🤖 AI Summary
This work addresses the challenge of policy generalization for multi-fingered dexterous hands operating under high degrees of freedom and complex contact conditions. The authors propose DexRep, a novel representation that, for the first time, integrates object surface geometry with hand-object spatial relationships to construct an interaction representation that is both geometrically aware and relationally explicit. Leveraging this representation within a deep reinforcement learning framework, the trained policy achieves a grasp success rate of 87.9% on over 5,000 previously unseen objects, despite being trained on only 40 objects. Furthermore, the approach demonstrates significant performance gains—20% to 40% improvements—in tasks involving grasp retargeting and bimanual object transfer, and exhibits strong real-world deployability with minimal sim-to-real gap.
📝 Abstract
Robotic dexterous manipulation is a challenging problem due to high degrees of freedom (DoFs) and complex contacts of multi-fingered robotic hands. Many existing deep reinforcement learning (DRL) based methods aim at improving sample efficiency in high-dimensional output action spaces. However, existing works often overlook the role of representations in achieving generalization of a manipulation policy in the complex input space during the hand-object interaction.

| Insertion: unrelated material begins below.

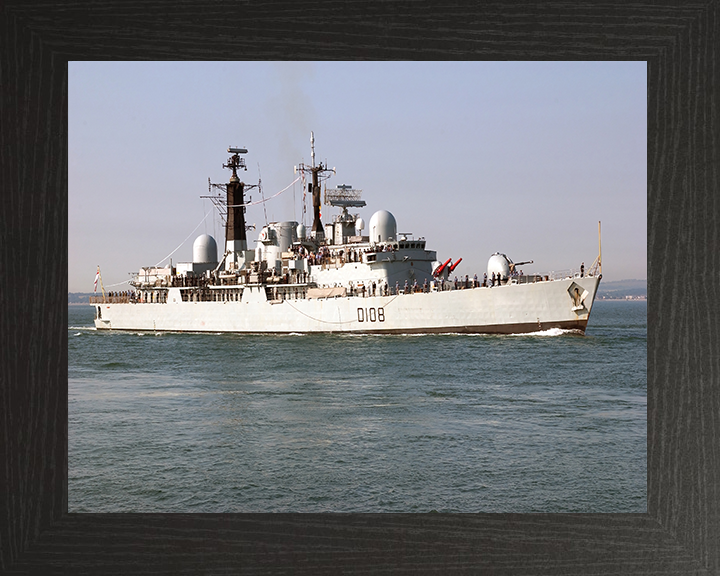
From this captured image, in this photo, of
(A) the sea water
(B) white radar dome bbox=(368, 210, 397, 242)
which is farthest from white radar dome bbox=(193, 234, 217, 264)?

In this paper, we propose DexRep, a novel hand-object interaction representation to capture object surface features and spatial relations between hands and objects for dexterous manipulation skill learning. Based on DexRep, policies are learned for three dexterous manipulation tasks, i.e. grasping, in-hand reorientation, bimanual handover, and extensive experiments are conducted to verify the effectiveness. In simulation, for grasping, the policy learned with 40 objects achieves a success rate of 87.9% on more than 5000 unseen objects of diverse categories, significantly surpassing existing work trained with thousands of objects; for the in-hand reorientation and handover tasks, the policies also boost the success rates and other metrics of existing hand-object representations by 20% to 40%. The grasp policies with DexRep are deployed to the real world under multi-camera and single-camera setups and demonstrate a small sim-to-real gap.